Friday, December 17, 2010

One more and I'll move on

What Greek food section would  be complete without Baklava? One last Greek recipe and I will move on, I promise. Although I may return to the Greeks occasionally. 

Baklava
4 cups ground walnuts, about 1 1/2 lbs
1 cup sugar, raw or white
1/2 lb fillo (phyllo) sheets, thawed
1/2 cup butter
1/2 cup walnut (or almond) oil
In a food processor bowl, combine walnuts and raw sugar. Butter bottom and sides of a 9"x13" baking pan. Melt butter and mix with walnut oil. Turn oven on at 400 degrees. Place one or two sheets of fillo in bottom of pan. Brush with butter mixture. Top with another sheet or two and brush with butter. Repeat for a total of  4 or 5 times, using 1/4 of the sheets. Spread 1/3 of walnuts evenly over surface. Layer more fillo sheets as before with butter in between, 4 or 5 times. Spread with half of the remaining of the walnuts. Layer fillo a third time. Top with remaining walnuts. Finally, top with the remaining fillo sheets and butter. Carefully cut the baklava into 1 1/2 inch diamonds. Bake at 400 degrees for 25 to 30 minutes, until very golden brown. While baking, make the syrup by combining the following in a large sauce pan:
1 1/2 cup honey (1 cup)
1 cup water (2/3 cup)
1/4 cup fresh lemon juice (2 tablespoons)
4 2"x1" pieces lemon peel (3 pieces)
10 whole cloves
2 small cinnamon sticks
Bring to a boil and continue boiling until syrup reaches 220 degrees (the jelly stage). Remove from heat and strain syrup into another container. Discard peel and spices. Pour hot syrup evenly over baklava. Cool and then re-cut diamonds to serve.

Hints: Don't worry about the sheets of fillo falling apart a bit. In this dish it won't matter in the final product. The sheets of fillo I get are just the right size for the 9x13 pan. Fillo is usually in the frozen food section of the grocery store. I grind the walnuts in a food processor but I think you could chop them finely and get a good result. You can use almonds and/or pistachios instead of the walnuts or all three in combo. I like my baklava to be very gooey, almost dripping with syrup. However I have included the measurements for less syrup in parenthesis in case you prefer it less sloppy. Use a candy thermometer when making the syrup so that it becomes the right consistency. I prefer the baklava to be at room temperature when serving but warm is ok and chilled is as well.

I can only make baklava when I am sure of sharing it, otherwise I end up eating too much! Don't you feel sorry for people who dislike nuts? Poor souls will never enjoy baklava!

Wednesday, December 8, 2010

They have been doing this a long time

This is a modern version of an ancient dish. I learned to make dolmades from my friend Jana. She is half Greek and all good cook! I have adjusted her family recipe to suit my tastes-just like I expect you to adjust my recipes to suit your tastes. Have fun!
Dolmades
1 15oz. jar grape leaves (available at my local grocery store--check yours or a Mediterranean grocery)

• **MATERIAL PROVIDED**:
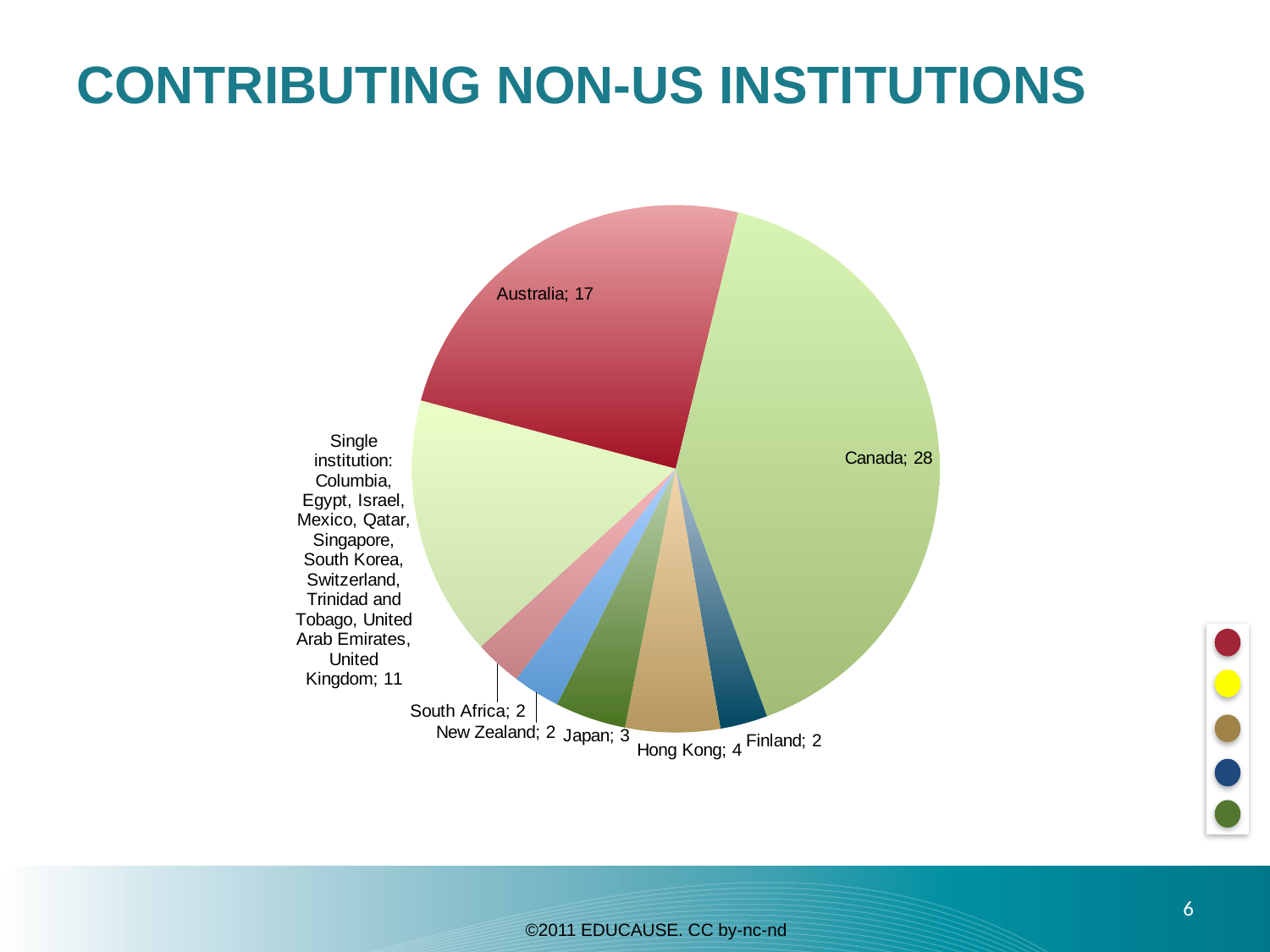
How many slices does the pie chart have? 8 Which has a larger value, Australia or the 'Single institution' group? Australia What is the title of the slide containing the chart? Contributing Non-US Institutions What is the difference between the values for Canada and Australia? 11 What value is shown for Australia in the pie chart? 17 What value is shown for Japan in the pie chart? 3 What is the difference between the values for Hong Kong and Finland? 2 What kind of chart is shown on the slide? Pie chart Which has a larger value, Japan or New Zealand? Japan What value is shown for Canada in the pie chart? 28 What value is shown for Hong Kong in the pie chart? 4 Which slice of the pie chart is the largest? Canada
---
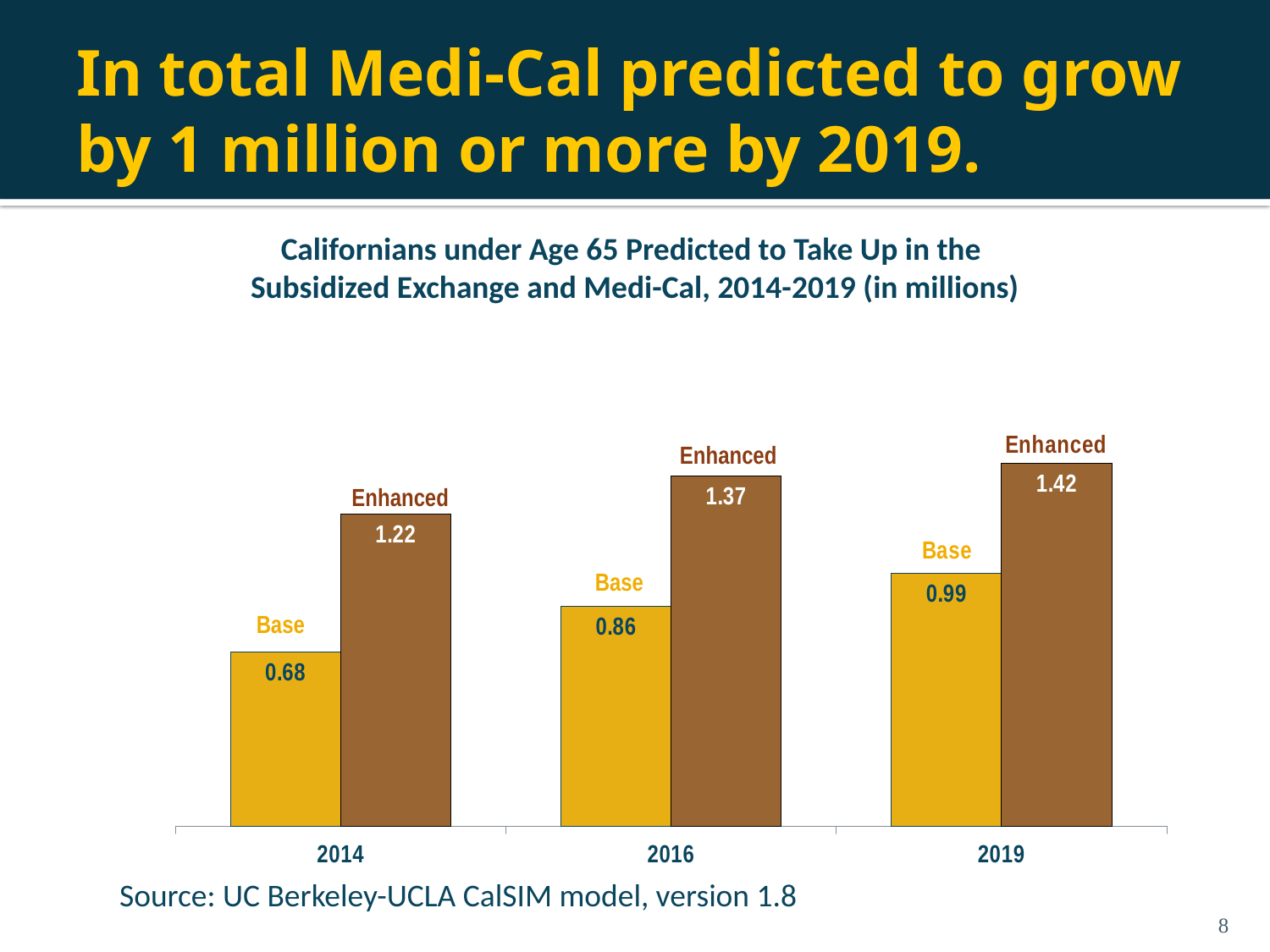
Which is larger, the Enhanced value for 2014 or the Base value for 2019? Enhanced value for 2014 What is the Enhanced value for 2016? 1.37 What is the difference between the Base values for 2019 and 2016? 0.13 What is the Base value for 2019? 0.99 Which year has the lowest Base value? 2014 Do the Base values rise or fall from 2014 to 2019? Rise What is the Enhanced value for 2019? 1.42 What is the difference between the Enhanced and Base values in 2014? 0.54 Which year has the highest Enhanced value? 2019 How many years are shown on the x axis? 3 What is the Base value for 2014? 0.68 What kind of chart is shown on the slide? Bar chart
...
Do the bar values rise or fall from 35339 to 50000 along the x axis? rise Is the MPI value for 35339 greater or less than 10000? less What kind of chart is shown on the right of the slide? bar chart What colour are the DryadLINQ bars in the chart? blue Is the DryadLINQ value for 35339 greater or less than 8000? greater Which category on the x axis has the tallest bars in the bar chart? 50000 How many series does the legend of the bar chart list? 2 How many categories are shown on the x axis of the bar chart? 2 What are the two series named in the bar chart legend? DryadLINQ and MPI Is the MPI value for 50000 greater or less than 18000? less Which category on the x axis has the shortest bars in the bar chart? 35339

• **QUESTIONS TO ANSWER**:
1. In the Greek recipe blog, what temperature should the baklava syrup reach while boiling?
2. Please pick up the Greek recipe blog after its last line and keep writing.

• **ANSWERS TO THE EXERCISE**:
1. 220 degrees, the jelly stage.

2.
1 1/2 lbs. lean ground beef (or ground turkey)
1 cup finely diced sweet onion
1 cup white rice (I use basamati)
1 tablespoon minced fresh oregano (or 2 teaspoons dried oregano)
1 1/2 teaspoons salt
1/2 teaspoon freshly ground black pepper
1 2/3 cup tomato juice, divided
2 large lemons
Carefully remove the grape leaves from the jar. Place in a bowl of warm water and unroll so the stack lies flat. Allow to soak fully submerged for about 10 minutes. Meanwhile mix beef, onion, rice, oregano, salt, pepper and 2/3 cup tomato juice together. Line the bottom of a heavy pot that has a tight fitting lid with a few of the grape leaves. Take one grape leaf at a time and after pinching off the stem stub, smooth open onto a flat surface, vein side up. Set aside any torn leaves to use later. Place 1 heaping tablespoon of the meat mixture onto the leaf and fold into a tight packet. Place the stuffed grape leaf into the pot with the seam side down. Repeat with remaining grape leaves, making sure to pack them into the pot as tightly as possible. After you have one layer, squeeze the juice from 1/2 lemon over the top of that layer before beginning a second layer of dolmades. Repeat layering until you have used all of the meat mixture, about 4 times. Mix 1 cup tomato juice with 1 cup water and pour over the dolmades. Cover the top with grape leaves--torn ones are just fine. Place a weight onto the top (such as a foil packet with pie crust weights in it), cover the pot tightly and place over medium low heat. Cook for about 1 1/2 hours, checking after 45 minutes to make sure there is sufficient liquid in the pot. Add water if there is not. Check every 10 to 15 minutes after that. (You don't want the pot to dry out and the bottom layer to scorch.) Serve hot.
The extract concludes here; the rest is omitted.